Description of the task: Only the words of the entries are wanted, repeated exactly and without images.

Provided entries:
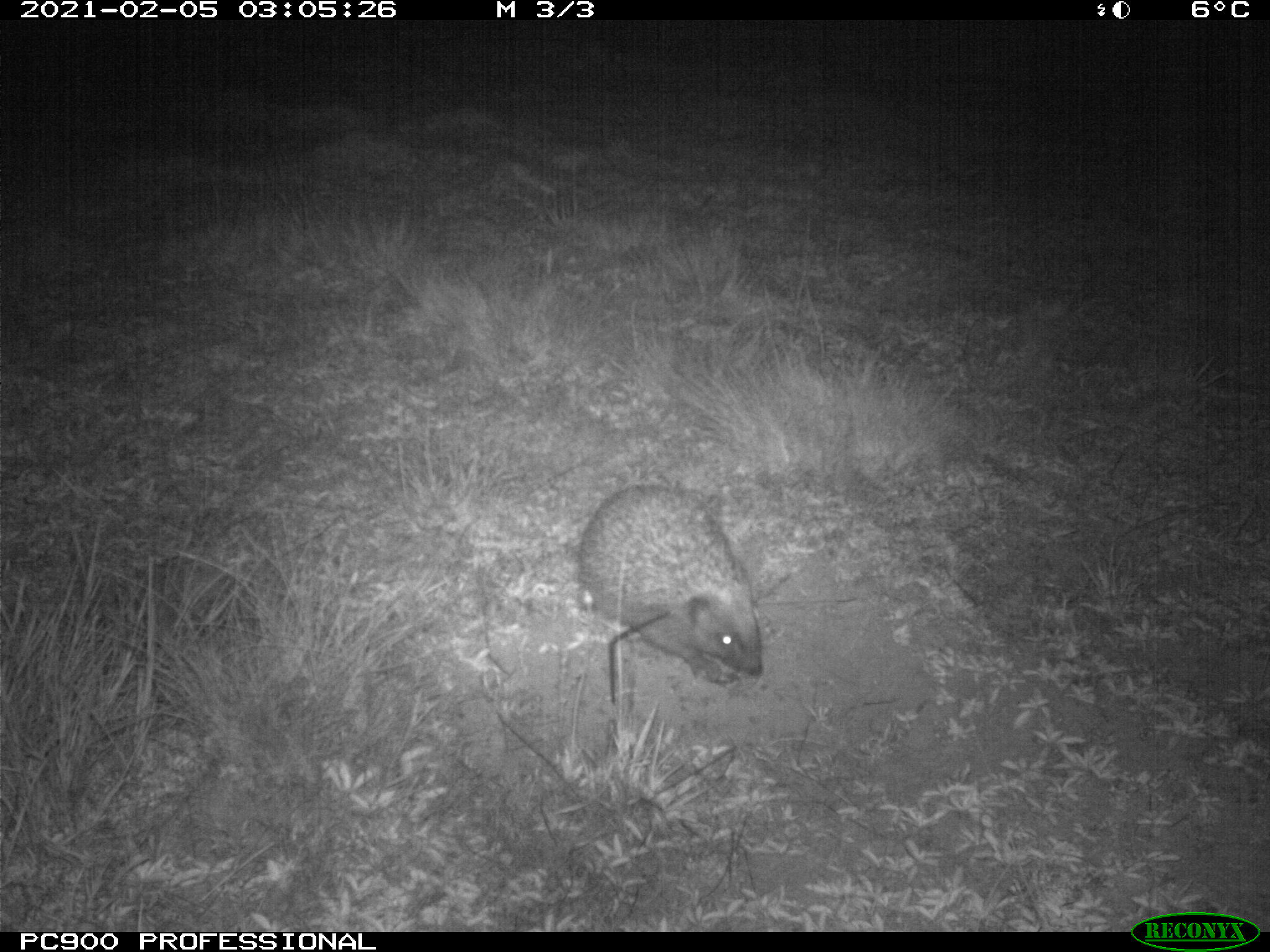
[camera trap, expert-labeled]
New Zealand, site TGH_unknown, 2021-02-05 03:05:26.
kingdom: Animalia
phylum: Chordata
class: Mammalia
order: Eulipotyphla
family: Erinaceidae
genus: Erinaceus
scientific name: Erinaceus europaeus europaeus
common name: european hedgehog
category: hedgehog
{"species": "hedgehog (european hedgehog) (Erinaceus europaeus europaeus)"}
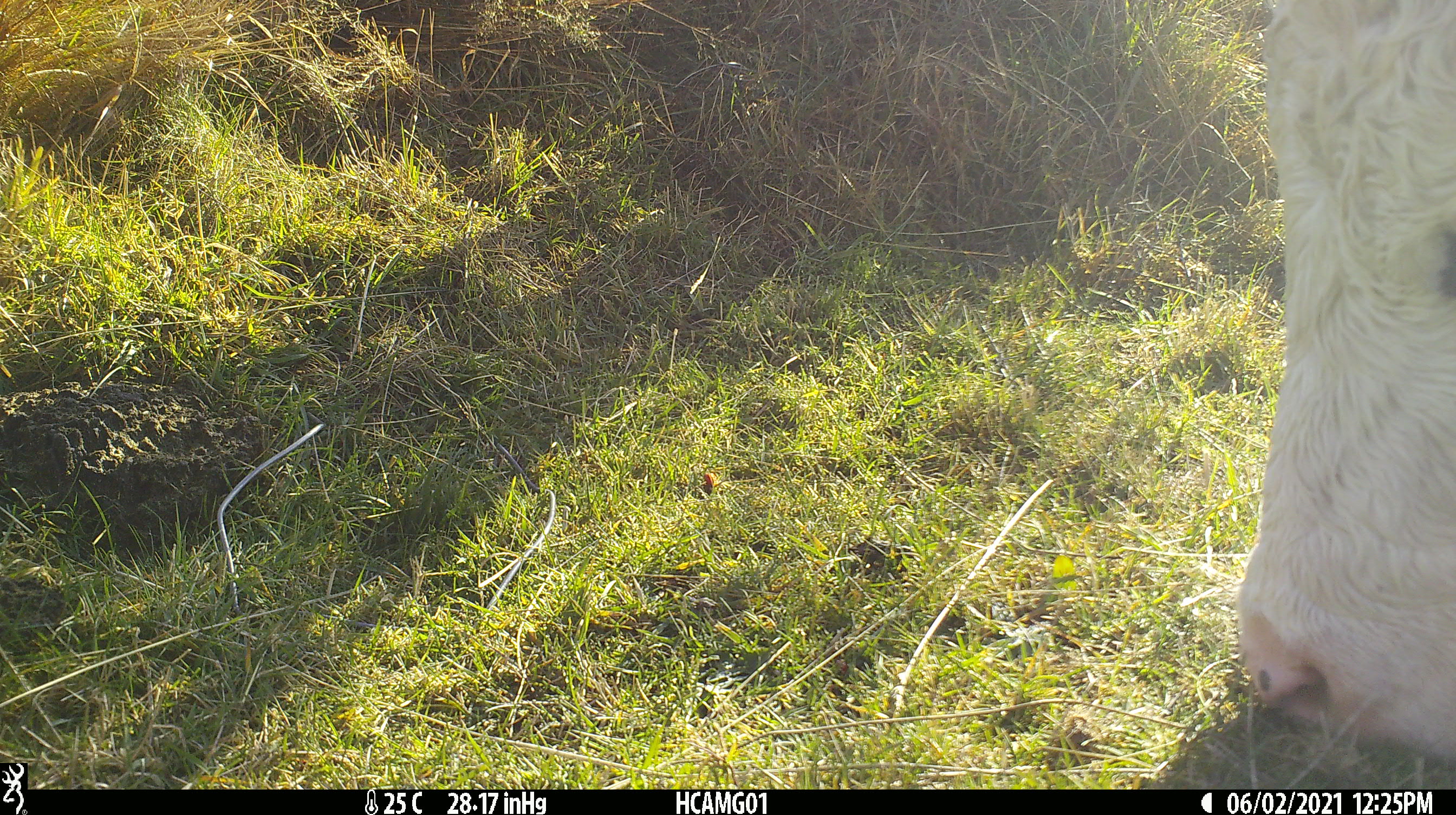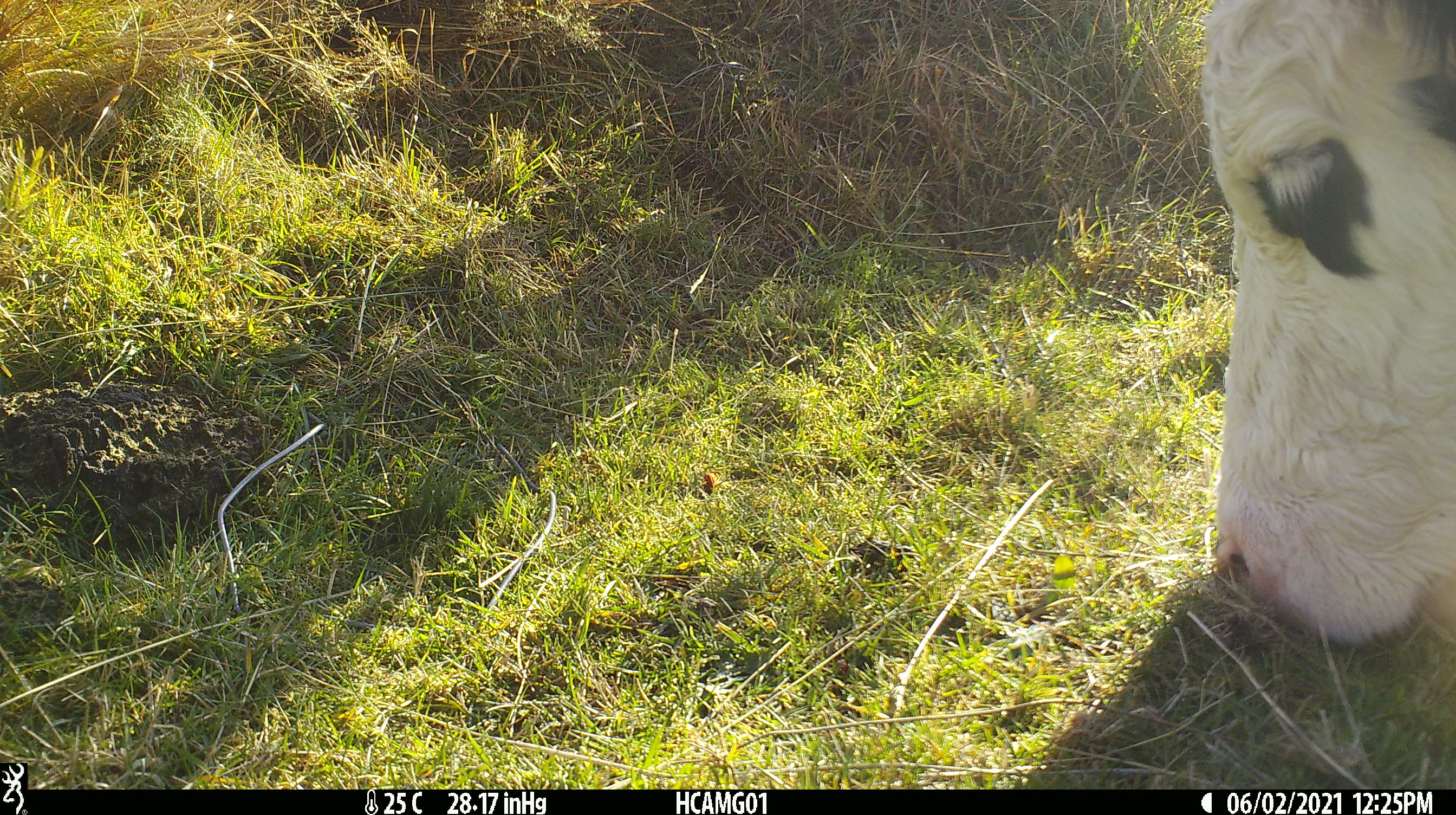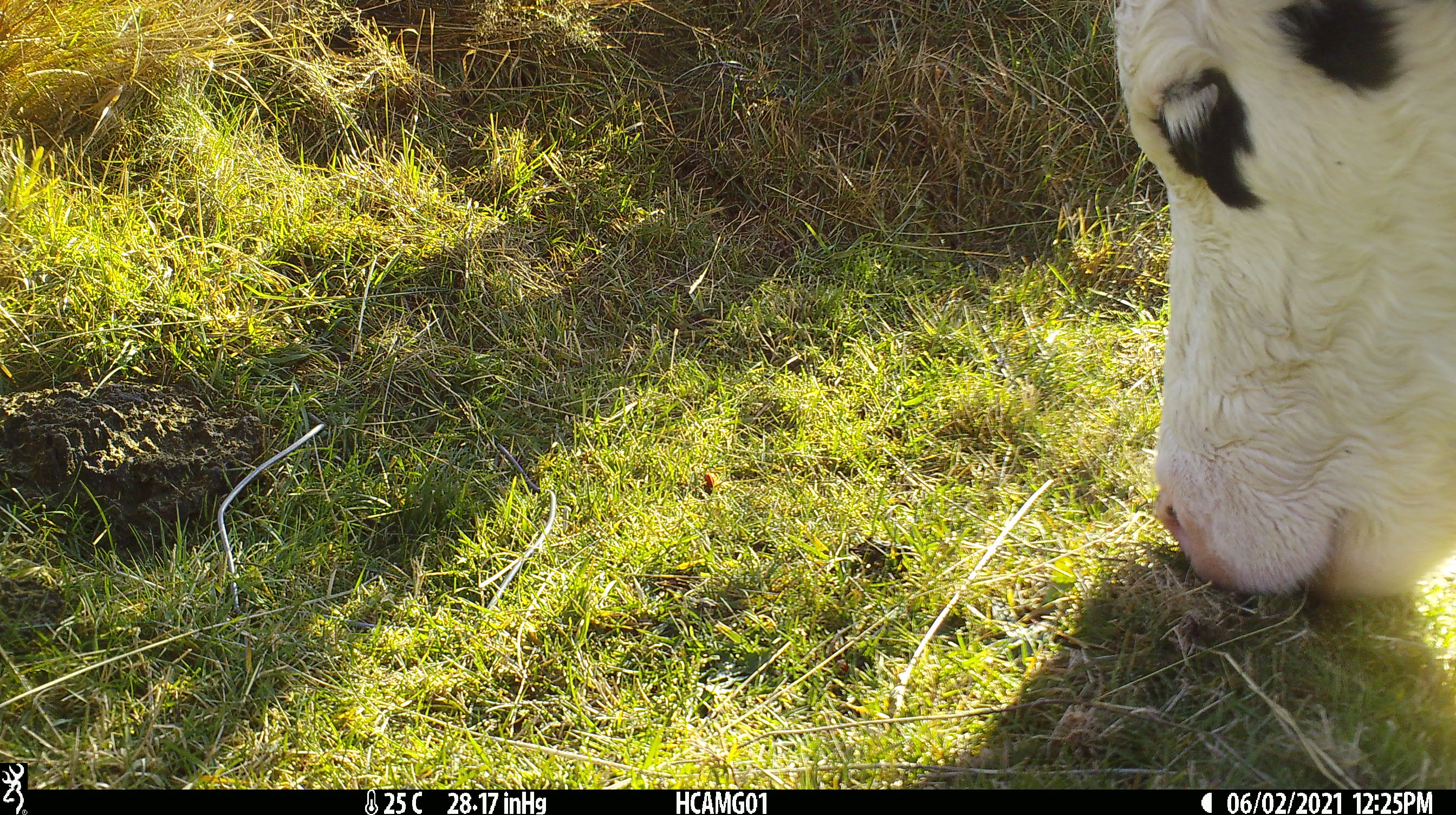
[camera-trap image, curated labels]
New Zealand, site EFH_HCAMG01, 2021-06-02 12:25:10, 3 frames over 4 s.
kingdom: Animalia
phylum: Chordata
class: Mammalia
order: Artiodactyla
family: Bovidae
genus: Bos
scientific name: Bos taurus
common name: domestic cow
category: cow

Output below:
[camera trap, expert-labeled]
New Zealand, site TGH_unknown, 2021-02-05 03:05:26.
kingdom: Animalia
phylum: Chordata
class: Mammalia
order: Eulipotyphla
family: Erinaceidae
genus: Erinaceus
scientific name: Erinaceus europaeus europaeus
common name: european hedgehog
category: hedgehog
{"species": "hedgehog (european hedgehog) (Erinaceus europaeus europaeus)"}
[camera-trap image, curated labels]
New Zealand, site EFH_HCAMG01, 2021-06-02 12:25:10, 3 frames over 4 s.
kingdom: Animalia
phylum: Chordata
class: Mammalia
order: Artiodactyla
family: Bovidae
genus: Bos
scientific name: Bos taurus
common name: domestic cow
category: cow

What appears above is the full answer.